Researchers at Jiangsu Normal University in China have devised a boron-doped carbon-sulfur (BCS) aerogel with consecutive “core-shell” stuctures as a binder-free cathode for lithium-sulfur batteries. In an open-access paper in the RSC journal Chemical Communications, they report achieving a high specific capacity of 1326 mAh/g, long cycling lifespan and a high areal capacity of 12.3 mAh/cm2.


… several drawbacks prevent the practical applications of Li-S batteries, such as the poor electrical conductivity of sulfur (5×10-30 S/cm), the shuttling effects of intermediate lithium polysulfides (LiPSn), and volume expansion of sulfur during the discharge/charge process. These problems result in low specific capacity and poor cycling life of Li-S batteries.

Many effects have been devoted to develop advanced sulfur cathodes in order to improve the utilization efficiency of active sulfur. … Meanwhile, the ever-increasing demands of electric vehicles have driven the researchers to exploit high-areal-capacity electrode materials, which determines the capacity of each electrode. However, the electrode thickness will be enhanced when the areal loading increasing, and the thick electrode tends to be fractured with a lower electrical conductivity. Therefore, developing integrated sulfur composite electrode with high-areal-loading of active sulfur and good electrical conductivity, meanwhile prevent of shuttling of LiPSn, is of great importance for Li-S energy storage systems.

* _Extracted records_:
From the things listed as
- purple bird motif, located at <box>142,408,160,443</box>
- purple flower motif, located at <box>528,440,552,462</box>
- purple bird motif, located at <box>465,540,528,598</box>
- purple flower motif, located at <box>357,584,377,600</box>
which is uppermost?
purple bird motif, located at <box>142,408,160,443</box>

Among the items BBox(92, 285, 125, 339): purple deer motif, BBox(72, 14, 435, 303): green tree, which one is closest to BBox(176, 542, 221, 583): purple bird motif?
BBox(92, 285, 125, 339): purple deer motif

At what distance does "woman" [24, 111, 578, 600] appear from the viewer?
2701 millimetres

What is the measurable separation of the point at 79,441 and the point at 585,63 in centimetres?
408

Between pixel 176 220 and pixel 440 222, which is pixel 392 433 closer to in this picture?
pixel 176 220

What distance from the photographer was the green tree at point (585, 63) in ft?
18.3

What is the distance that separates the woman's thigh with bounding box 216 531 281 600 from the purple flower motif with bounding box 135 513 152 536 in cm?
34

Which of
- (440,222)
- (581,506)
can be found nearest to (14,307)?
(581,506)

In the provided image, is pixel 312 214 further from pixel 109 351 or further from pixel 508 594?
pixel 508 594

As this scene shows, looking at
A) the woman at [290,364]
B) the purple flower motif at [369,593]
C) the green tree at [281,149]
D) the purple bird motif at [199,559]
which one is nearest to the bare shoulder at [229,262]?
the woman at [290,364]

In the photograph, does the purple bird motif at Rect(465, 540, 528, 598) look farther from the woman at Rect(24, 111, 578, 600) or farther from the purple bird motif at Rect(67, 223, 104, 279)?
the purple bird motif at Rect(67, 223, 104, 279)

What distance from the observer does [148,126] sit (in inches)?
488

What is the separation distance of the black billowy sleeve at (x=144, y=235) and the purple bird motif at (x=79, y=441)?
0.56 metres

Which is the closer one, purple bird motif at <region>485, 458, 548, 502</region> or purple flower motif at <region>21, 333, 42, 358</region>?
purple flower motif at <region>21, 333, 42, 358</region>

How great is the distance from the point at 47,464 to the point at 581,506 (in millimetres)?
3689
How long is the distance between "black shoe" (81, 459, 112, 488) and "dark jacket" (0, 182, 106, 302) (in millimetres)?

* _To be done_: In the battery-cathode excerpt, repeat the part that begins at "Researchers at Jiangsu" and ends at "of Li-S batteries.", swapping "Li-S batteries" for "lithium-sulfur batteries".

* _Task response_:
Researchers at Jiangsu Normal University in China have devised a boron-doped carbon-sulfur (BCS) aerogel with consecutive “core-shell” stuctures as a binder-free cathode for lithium-sulfur batteries. In an open-access paper in the RSC journal Chemical Communications, they report achieving a high specific capacity of 1326 mAh/g, long cycling lifespan and a high areal capacity of 12.3 mAh/cm2.


… several drawbacks prevent the practical applications of lithium-sulfur batteries, such as the poor electrical conductivity of sulfur (5×10-30 S/cm), the shuttling effects of intermediate lithium polysulfides (LiPSn), and volume expansion of sulfur during the discharge/charge process. These problems result in low specific capacity and poor cycling life of lithium-sulfur batteries.